Scontri all’alba sull’autostrada A1 tra un gruppo di tifosi del Napoli, diretti a Torino, e uno della della Lazio di rientro da Lecce. Secondo quanto si apprende, sono entrati in contatto lungo la carreggiata nord che è stata bloccata per alcuni minuti. Sul posto la polizia e la polizia stradale. I partecipanti, di cui molti a volto coperto, si sono fronteggiati con mazze e bastoni.
Gli scontri
Da una prima ricostruzione, gli ultras sono scesi da auto e minivan e si sono scontrati lungo la carreggiata tra Ceprano e Frosinone. La polizia è intervenuta dopo la segnalazione della presenza di più persone con il volto coperto, armate di bastoni, che si stavano affrontando direttamente sulla carreggiata autostradale, che è rimasta chiusa per alcuni minuti. Poi i due gruppi sono risaliti nei veicoli e si sono allontanati.
Sequestrate mazze e coltelli
A quanto reso noto dalla Questura di Roma, dopo gli scontri è scattato immediatamente il piano che ha consentito di monitorare in progressione lo spostamento lungo la grande viabilità e, una volta che i tifosi della Lazio si sono indirizzati verso la barriera autostradale di Monte Porzio Catone, sono stati intercettati e bloccati. Altri supporter biancocelesti, che viaggiavano a bordo di un pullman, sono stati intercettati nella zona di Piazza Don Bosco e hanno tentato di sottrarsi ai controlli. Alcuni sono stati comunque rintracciati e trovati in possesso di taglierini e petardi. All’interno del pullman sono stati trovati caschi, aste e petardi che saranno sequestrati.

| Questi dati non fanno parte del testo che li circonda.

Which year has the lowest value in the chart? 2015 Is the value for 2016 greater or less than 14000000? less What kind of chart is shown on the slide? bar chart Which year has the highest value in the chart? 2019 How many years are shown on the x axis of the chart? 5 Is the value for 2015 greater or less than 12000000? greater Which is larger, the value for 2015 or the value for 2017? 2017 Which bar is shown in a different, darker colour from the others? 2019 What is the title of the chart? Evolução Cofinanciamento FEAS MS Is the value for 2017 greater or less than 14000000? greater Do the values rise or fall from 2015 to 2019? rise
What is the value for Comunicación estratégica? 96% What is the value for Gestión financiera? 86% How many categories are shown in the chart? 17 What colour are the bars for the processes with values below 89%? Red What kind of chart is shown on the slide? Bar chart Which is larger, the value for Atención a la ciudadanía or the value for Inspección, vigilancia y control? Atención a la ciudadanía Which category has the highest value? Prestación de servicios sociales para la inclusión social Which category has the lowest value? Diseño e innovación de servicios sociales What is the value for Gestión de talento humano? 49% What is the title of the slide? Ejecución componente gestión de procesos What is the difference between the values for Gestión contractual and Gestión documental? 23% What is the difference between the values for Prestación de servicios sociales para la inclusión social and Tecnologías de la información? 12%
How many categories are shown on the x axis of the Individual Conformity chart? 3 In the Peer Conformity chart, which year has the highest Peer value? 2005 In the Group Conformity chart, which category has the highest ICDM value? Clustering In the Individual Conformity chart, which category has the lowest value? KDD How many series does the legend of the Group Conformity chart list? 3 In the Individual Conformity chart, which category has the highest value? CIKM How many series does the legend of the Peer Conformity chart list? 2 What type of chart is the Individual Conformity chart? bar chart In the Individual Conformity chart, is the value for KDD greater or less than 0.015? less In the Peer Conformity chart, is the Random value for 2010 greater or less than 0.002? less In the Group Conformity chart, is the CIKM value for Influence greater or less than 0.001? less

La posizione di ciascuno – assicura la Questura – sarà «attentamente vagliata anche all’esito della ricostruzione del contatto che ha visto coinvolta la tifoseria laziale con la tifoseria napoletana ai fini delle eventuali comunicazioni all’Autorità giudiziaria nonché dell’adozione del provvedimento del Daspo».